Add mathematical setting at the beginning of description

Vianney Taquet · Vianney Taquet · commit b6f8770954eb · 2022-06-21T11:06:39.000+02:00
diff --git a/doc/theoretical_description_classification.rst b/doc/theoretical_description_classification.rst
@@ -10,12 +10,28 @@ Theoretical Description
 Three methods for multi-class uncertainty-quantification have been implemented in MAPIE so far :
 LABEL [1], Adaptive Prediction Sets [2, 3] and Top-K [3].
 The difference between these methods is the way the conformity scores are computed. 
-The figure below illustrates the three methods implmented in MAPIE:
+The figure below illustrates the three methods implemented in MAPIE:
 
 .. image:: images/classification_methods.png
    :width: 600
    :align: center
 
+For a classification problem in a standard independent and identically distributed (i.i.d) case,
+our training data :math:`(X, Y) = \{(x_1, y_1), \ldots, (x_n, y_n)\}`` has an unknown distribution :math:`P_{X, Y}`. 
+
+For any risk level :math:`\alpha` between 0 and 1, the methods implemented in MAPIE allow the user construct a prediction
+set :math:`\hat{C}_{n, \alpha}(X_{n+1})` for a new observation :math:`\left( X_{n+1},Y_{n+1} \right)` with a guarantee
+on the marginal coverage such that : 
+
+.. math::
+    P \{Y_{n+1} \in \hat{C}_{n, \alpha}(X_{n+1}) \} \geq 1 - \alpha
+
+
+In words, for a typical risk level $\alpha$ of $10 \%$, we want to construct prediction sets that contain the true observations
+for at least $90 \%$ of the new test data points.

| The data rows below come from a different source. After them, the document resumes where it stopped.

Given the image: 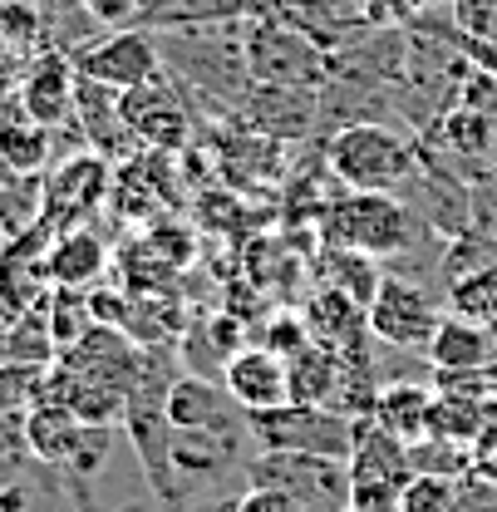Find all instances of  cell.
<instances>
[{
    "label": "cell",
    "mask_w": 497,
    "mask_h": 512,
    "mask_svg": "<svg viewBox=\"0 0 497 512\" xmlns=\"http://www.w3.org/2000/svg\"><path fill=\"white\" fill-rule=\"evenodd\" d=\"M247 20H227V25H192V30H153L163 69L178 74L187 89L212 94L222 109H242L247 94L256 89L247 69V40H242Z\"/></svg>",
    "instance_id": "1"
},
{
    "label": "cell",
    "mask_w": 497,
    "mask_h": 512,
    "mask_svg": "<svg viewBox=\"0 0 497 512\" xmlns=\"http://www.w3.org/2000/svg\"><path fill=\"white\" fill-rule=\"evenodd\" d=\"M325 168L345 192H394L399 183L414 178L419 148L399 128L379 124V119H360V124H345L325 143Z\"/></svg>",
    "instance_id": "2"
},
{
    "label": "cell",
    "mask_w": 497,
    "mask_h": 512,
    "mask_svg": "<svg viewBox=\"0 0 497 512\" xmlns=\"http://www.w3.org/2000/svg\"><path fill=\"white\" fill-rule=\"evenodd\" d=\"M320 242L374 261L399 256L414 242V207H404L394 192H345L320 212Z\"/></svg>",
    "instance_id": "3"
},
{
    "label": "cell",
    "mask_w": 497,
    "mask_h": 512,
    "mask_svg": "<svg viewBox=\"0 0 497 512\" xmlns=\"http://www.w3.org/2000/svg\"><path fill=\"white\" fill-rule=\"evenodd\" d=\"M242 40H247L251 84H271V89H320L325 74H330L325 50L315 45L311 35L291 30V25L276 20V15L251 10L247 25H242Z\"/></svg>",
    "instance_id": "4"
},
{
    "label": "cell",
    "mask_w": 497,
    "mask_h": 512,
    "mask_svg": "<svg viewBox=\"0 0 497 512\" xmlns=\"http://www.w3.org/2000/svg\"><path fill=\"white\" fill-rule=\"evenodd\" d=\"M242 478L291 493L301 512H350V463L345 458L261 448V453H251Z\"/></svg>",
    "instance_id": "5"
},
{
    "label": "cell",
    "mask_w": 497,
    "mask_h": 512,
    "mask_svg": "<svg viewBox=\"0 0 497 512\" xmlns=\"http://www.w3.org/2000/svg\"><path fill=\"white\" fill-rule=\"evenodd\" d=\"M414 483L409 444L379 429L370 414L355 419V448H350V512L399 508L404 488Z\"/></svg>",
    "instance_id": "6"
},
{
    "label": "cell",
    "mask_w": 497,
    "mask_h": 512,
    "mask_svg": "<svg viewBox=\"0 0 497 512\" xmlns=\"http://www.w3.org/2000/svg\"><path fill=\"white\" fill-rule=\"evenodd\" d=\"M251 439L276 453H320V458H345L355 448V419L330 409V404H281L251 414Z\"/></svg>",
    "instance_id": "7"
},
{
    "label": "cell",
    "mask_w": 497,
    "mask_h": 512,
    "mask_svg": "<svg viewBox=\"0 0 497 512\" xmlns=\"http://www.w3.org/2000/svg\"><path fill=\"white\" fill-rule=\"evenodd\" d=\"M119 114L128 133L153 148V153H183L192 143V104H187V84L178 74L158 69L153 79H143L138 89L119 94Z\"/></svg>",
    "instance_id": "8"
},
{
    "label": "cell",
    "mask_w": 497,
    "mask_h": 512,
    "mask_svg": "<svg viewBox=\"0 0 497 512\" xmlns=\"http://www.w3.org/2000/svg\"><path fill=\"white\" fill-rule=\"evenodd\" d=\"M79 79H94L104 89H138L143 79H153L163 69V50H158V35L143 30V25H124V30H109L104 40L84 45L69 55Z\"/></svg>",
    "instance_id": "9"
},
{
    "label": "cell",
    "mask_w": 497,
    "mask_h": 512,
    "mask_svg": "<svg viewBox=\"0 0 497 512\" xmlns=\"http://www.w3.org/2000/svg\"><path fill=\"white\" fill-rule=\"evenodd\" d=\"M434 330H438V311H434V301H429V291L384 271V281H379V291H374V301H370L374 340H384L389 350H429Z\"/></svg>",
    "instance_id": "10"
},
{
    "label": "cell",
    "mask_w": 497,
    "mask_h": 512,
    "mask_svg": "<svg viewBox=\"0 0 497 512\" xmlns=\"http://www.w3.org/2000/svg\"><path fill=\"white\" fill-rule=\"evenodd\" d=\"M222 389H227L247 414L291 404V370H286V355L266 350L261 340H256V345H242V350L222 365Z\"/></svg>",
    "instance_id": "11"
},
{
    "label": "cell",
    "mask_w": 497,
    "mask_h": 512,
    "mask_svg": "<svg viewBox=\"0 0 497 512\" xmlns=\"http://www.w3.org/2000/svg\"><path fill=\"white\" fill-rule=\"evenodd\" d=\"M74 89H79L74 60L60 50H40L20 84V109L40 128H60L74 119Z\"/></svg>",
    "instance_id": "12"
},
{
    "label": "cell",
    "mask_w": 497,
    "mask_h": 512,
    "mask_svg": "<svg viewBox=\"0 0 497 512\" xmlns=\"http://www.w3.org/2000/svg\"><path fill=\"white\" fill-rule=\"evenodd\" d=\"M104 192H109V158H99L89 148V153L69 158L60 173L50 178V188H45V217H55L60 227H69L74 217L94 212L104 202Z\"/></svg>",
    "instance_id": "13"
},
{
    "label": "cell",
    "mask_w": 497,
    "mask_h": 512,
    "mask_svg": "<svg viewBox=\"0 0 497 512\" xmlns=\"http://www.w3.org/2000/svg\"><path fill=\"white\" fill-rule=\"evenodd\" d=\"M493 345H497V325L458 316V311H443L424 360H429V370H488Z\"/></svg>",
    "instance_id": "14"
},
{
    "label": "cell",
    "mask_w": 497,
    "mask_h": 512,
    "mask_svg": "<svg viewBox=\"0 0 497 512\" xmlns=\"http://www.w3.org/2000/svg\"><path fill=\"white\" fill-rule=\"evenodd\" d=\"M311 335L320 345H330L335 355H365V340H370V311L360 301H350L345 291H315L311 306L301 311Z\"/></svg>",
    "instance_id": "15"
},
{
    "label": "cell",
    "mask_w": 497,
    "mask_h": 512,
    "mask_svg": "<svg viewBox=\"0 0 497 512\" xmlns=\"http://www.w3.org/2000/svg\"><path fill=\"white\" fill-rule=\"evenodd\" d=\"M74 114H79V128H84L89 148H94L99 158H109V163L138 143V138L128 133L124 114H119V89H104V84H94V79H79V89H74Z\"/></svg>",
    "instance_id": "16"
},
{
    "label": "cell",
    "mask_w": 497,
    "mask_h": 512,
    "mask_svg": "<svg viewBox=\"0 0 497 512\" xmlns=\"http://www.w3.org/2000/svg\"><path fill=\"white\" fill-rule=\"evenodd\" d=\"M370 419L379 429H389L394 439H404V444H424L429 424H434V384H409V380L379 384Z\"/></svg>",
    "instance_id": "17"
},
{
    "label": "cell",
    "mask_w": 497,
    "mask_h": 512,
    "mask_svg": "<svg viewBox=\"0 0 497 512\" xmlns=\"http://www.w3.org/2000/svg\"><path fill=\"white\" fill-rule=\"evenodd\" d=\"M320 99V89H271V84H256L247 94V104H242V114H247V124H256L261 133H271V138H301L315 119V104Z\"/></svg>",
    "instance_id": "18"
},
{
    "label": "cell",
    "mask_w": 497,
    "mask_h": 512,
    "mask_svg": "<svg viewBox=\"0 0 497 512\" xmlns=\"http://www.w3.org/2000/svg\"><path fill=\"white\" fill-rule=\"evenodd\" d=\"M104 266H109V247H104V237H94V232H64L60 242L50 247V256H45V271H50V281H55L60 291L94 286V281L104 276Z\"/></svg>",
    "instance_id": "19"
},
{
    "label": "cell",
    "mask_w": 497,
    "mask_h": 512,
    "mask_svg": "<svg viewBox=\"0 0 497 512\" xmlns=\"http://www.w3.org/2000/svg\"><path fill=\"white\" fill-rule=\"evenodd\" d=\"M256 0H148L138 25L143 30H192V25H227L247 20Z\"/></svg>",
    "instance_id": "20"
},
{
    "label": "cell",
    "mask_w": 497,
    "mask_h": 512,
    "mask_svg": "<svg viewBox=\"0 0 497 512\" xmlns=\"http://www.w3.org/2000/svg\"><path fill=\"white\" fill-rule=\"evenodd\" d=\"M79 439H84V424L64 404L40 399V409H30V419H25V444H30V453L45 458V463H55V468H64L74 458Z\"/></svg>",
    "instance_id": "21"
},
{
    "label": "cell",
    "mask_w": 497,
    "mask_h": 512,
    "mask_svg": "<svg viewBox=\"0 0 497 512\" xmlns=\"http://www.w3.org/2000/svg\"><path fill=\"white\" fill-rule=\"evenodd\" d=\"M483 399L478 389H438L434 384V424L429 439H448V444L473 448L478 429H483Z\"/></svg>",
    "instance_id": "22"
},
{
    "label": "cell",
    "mask_w": 497,
    "mask_h": 512,
    "mask_svg": "<svg viewBox=\"0 0 497 512\" xmlns=\"http://www.w3.org/2000/svg\"><path fill=\"white\" fill-rule=\"evenodd\" d=\"M286 370H291V404H330L335 380H340V355L311 340L301 355L286 360Z\"/></svg>",
    "instance_id": "23"
},
{
    "label": "cell",
    "mask_w": 497,
    "mask_h": 512,
    "mask_svg": "<svg viewBox=\"0 0 497 512\" xmlns=\"http://www.w3.org/2000/svg\"><path fill=\"white\" fill-rule=\"evenodd\" d=\"M320 281L330 286V291H345L350 301H360L365 311H370L374 291H379V281H384V271L374 266V256L365 252H345V247H325L320 252Z\"/></svg>",
    "instance_id": "24"
},
{
    "label": "cell",
    "mask_w": 497,
    "mask_h": 512,
    "mask_svg": "<svg viewBox=\"0 0 497 512\" xmlns=\"http://www.w3.org/2000/svg\"><path fill=\"white\" fill-rule=\"evenodd\" d=\"M438 138H443L448 158H468V163H478V158H488V153H493L497 128L488 124V114H478V109L458 104V109H448V114L438 119Z\"/></svg>",
    "instance_id": "25"
},
{
    "label": "cell",
    "mask_w": 497,
    "mask_h": 512,
    "mask_svg": "<svg viewBox=\"0 0 497 512\" xmlns=\"http://www.w3.org/2000/svg\"><path fill=\"white\" fill-rule=\"evenodd\" d=\"M448 311L497 325V261L468 271V276H458V281L448 286Z\"/></svg>",
    "instance_id": "26"
},
{
    "label": "cell",
    "mask_w": 497,
    "mask_h": 512,
    "mask_svg": "<svg viewBox=\"0 0 497 512\" xmlns=\"http://www.w3.org/2000/svg\"><path fill=\"white\" fill-rule=\"evenodd\" d=\"M399 512H463V478L414 473V483L399 498Z\"/></svg>",
    "instance_id": "27"
},
{
    "label": "cell",
    "mask_w": 497,
    "mask_h": 512,
    "mask_svg": "<svg viewBox=\"0 0 497 512\" xmlns=\"http://www.w3.org/2000/svg\"><path fill=\"white\" fill-rule=\"evenodd\" d=\"M45 153H50V138H45V128L35 124L30 114H20L15 128L0 124V158H5L10 168L30 173V168H40V163H45Z\"/></svg>",
    "instance_id": "28"
},
{
    "label": "cell",
    "mask_w": 497,
    "mask_h": 512,
    "mask_svg": "<svg viewBox=\"0 0 497 512\" xmlns=\"http://www.w3.org/2000/svg\"><path fill=\"white\" fill-rule=\"evenodd\" d=\"M468 232L497 252V168L468 178Z\"/></svg>",
    "instance_id": "29"
},
{
    "label": "cell",
    "mask_w": 497,
    "mask_h": 512,
    "mask_svg": "<svg viewBox=\"0 0 497 512\" xmlns=\"http://www.w3.org/2000/svg\"><path fill=\"white\" fill-rule=\"evenodd\" d=\"M453 5V30L463 40L497 45V0H448Z\"/></svg>",
    "instance_id": "30"
},
{
    "label": "cell",
    "mask_w": 497,
    "mask_h": 512,
    "mask_svg": "<svg viewBox=\"0 0 497 512\" xmlns=\"http://www.w3.org/2000/svg\"><path fill=\"white\" fill-rule=\"evenodd\" d=\"M315 335H311V325H306V316L301 311H281V316H271L266 320V335H261V345L266 350H276V355H301L306 345H311Z\"/></svg>",
    "instance_id": "31"
},
{
    "label": "cell",
    "mask_w": 497,
    "mask_h": 512,
    "mask_svg": "<svg viewBox=\"0 0 497 512\" xmlns=\"http://www.w3.org/2000/svg\"><path fill=\"white\" fill-rule=\"evenodd\" d=\"M232 512H301L291 493L281 488H266V483H247L237 498H232Z\"/></svg>",
    "instance_id": "32"
},
{
    "label": "cell",
    "mask_w": 497,
    "mask_h": 512,
    "mask_svg": "<svg viewBox=\"0 0 497 512\" xmlns=\"http://www.w3.org/2000/svg\"><path fill=\"white\" fill-rule=\"evenodd\" d=\"M483 453H497V389L483 399V429L473 439V458H483Z\"/></svg>",
    "instance_id": "33"
},
{
    "label": "cell",
    "mask_w": 497,
    "mask_h": 512,
    "mask_svg": "<svg viewBox=\"0 0 497 512\" xmlns=\"http://www.w3.org/2000/svg\"><path fill=\"white\" fill-rule=\"evenodd\" d=\"M478 483H493L497 488V453H483V458H473V468H468Z\"/></svg>",
    "instance_id": "34"
},
{
    "label": "cell",
    "mask_w": 497,
    "mask_h": 512,
    "mask_svg": "<svg viewBox=\"0 0 497 512\" xmlns=\"http://www.w3.org/2000/svg\"><path fill=\"white\" fill-rule=\"evenodd\" d=\"M124 512H148V508H124Z\"/></svg>",
    "instance_id": "35"
}]
</instances>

+Note that the guarantee is possible only on the marginal coverage, and not on the conditional coverage
+:math:`P \{Y_{n+1} \in \hat{C}_{n, \alpha}(X_{n+1}) | X_{n+1} = x_{n+1} \}` which depends on the location of the new test point in the distribution. 
+
 1. LABEL
 --------
 
@@ -37,7 +53,7 @@ Finally, we construct a prediction set by including all labels with a score high
     \hat{C}(X_{test}) = \{y : \hat{\mu}(X_{test})_y \geq 1 - \hat{q}\}
 
 
-This simple approach allows us to construct prediction sets coming with a theoretical guarantee on the marginal coverage.
+This simple approach allows us to construct prediction sets which have a theoretical guarantee on the marginal coverage.
 However, although this method generally results in small prediction sets, it tends to produce empty ones when the model is uncertain,
 for example at the border between two classes.
 
@@ -54,7 +70,7 @@ label of the observation :
    s_i(X_i, Y_i) = \sum^k_{j=1} \hat{\mu}(X_i)_{\pi_j} \quad \text{where} \quad Y_i = \pi_j 
 
 
-The quantile :math:`\hat{q}` is then computed the same way as the score method.
+The quantile :math:`\hat{q}` is then computed the same way as the LABEL method.
 For the construction of the prediction sets for a new test point, the same procedure of ranked summing is applied until reaching the quantile,
 as described in the following equation : 
 
@@ -86,6 +102,7 @@ The prediction sets are build by taking the :math:`\hat{q}^{th}` higher scores.
 .. math:: 
    \hat{C}(X_{test}) = \{\pi_1, ..., \pi_{\hat{q}}\} 
 
+As with other methods, this procedure allows the user to build prediction sets with guarantees on the marginal coverage. 
 
 
 4. Split- and cross-conformal methods
@@ -168,8 +185,8 @@ where :
 
 .. TO BE CONTINUED
 
-References
-==========
+5. References
+-------------
 
 [1] Mauricio Sadinle, Jing Lei, & Larry Wasserman.
 "Least Ambiguous Set-Valued Classifiers With Bounded Error Levels."